Une importante dette bancaire contractée hors circuit budgétaire

« Les engagements de l’Etat auprès du secteur bancaire découlent de conventions de financement signées par les différents ministres chargés des finances qui se sont succédé. Ces engagements sont contractés en dehors de l’autorisation parlementaire et ne sont retracés ni dans les lois de finances de la période (LFI, LFR, LR) ni dans les écritures de la Direction de la Dette publique, service ordonnateur de la dette publique. Les travaux de la Cour ont permis d’établir les constats suivants :  une dette bancaire importante non retracée dans la comptabilité publique ;  un service de la dette bancaire élevé ;  une gestion de la dette à travers des comptes bancaires mouvementés sur ordre du Ministre chargé des Finances ;  une dette bancaire exposant l’Etat à des risques budgétaires », précise le rapport.

Une dette bancaire importante non retracée dans les comptes de l’Etat

« Le rapport du Gouvernement établi sur la base des déclarations des banques fait ressortir au titre des crédits directs à l’Etat central un encours au 31 mars 2024 de 2 044,01 milliards de F CFA et des certificats nominatifs d’obligations (CNO) de 190,05 milliards de F CFA, soit un total de 2 234,06 milliards de F CFA » renseigne le rapport.

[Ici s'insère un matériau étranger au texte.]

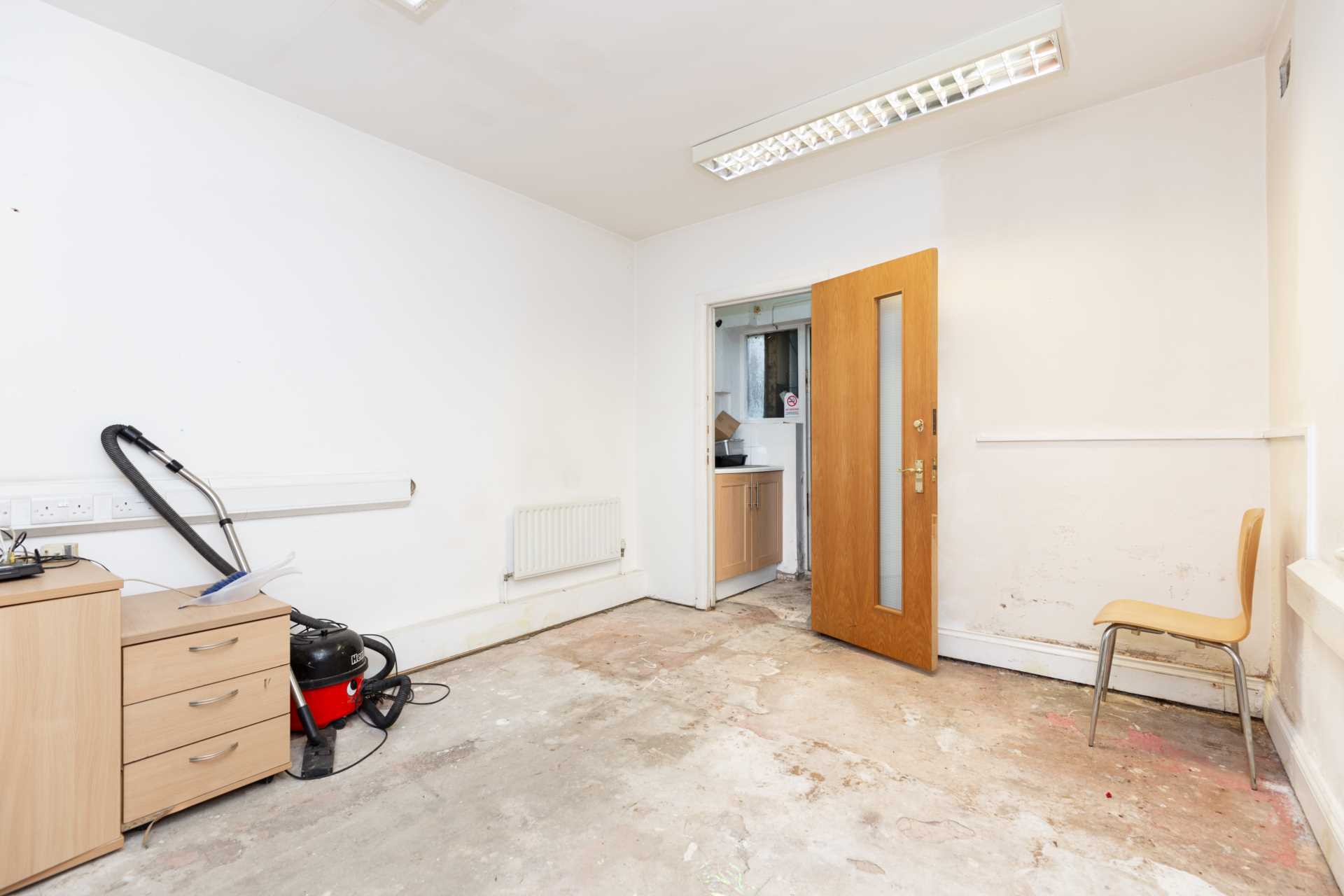 Ruislip Road East, Greenford, UB6 9BG, Image 9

Il faut préciser qu’en raison de l’absence de suivi de ces crédits par le Ministère des Finances et du Budget et du caractère non exhaustif des informations transmises par les banques, il est difficile de déterminer avec exactitude l’encours de la dette bancaire. Sous réserve de la complétude des données, l’exploitation des documents bancaires a permis à la Cour de constater un encours global de la dette bancaire de 2 517,14 milliards de F CFA au 31 mars 2024.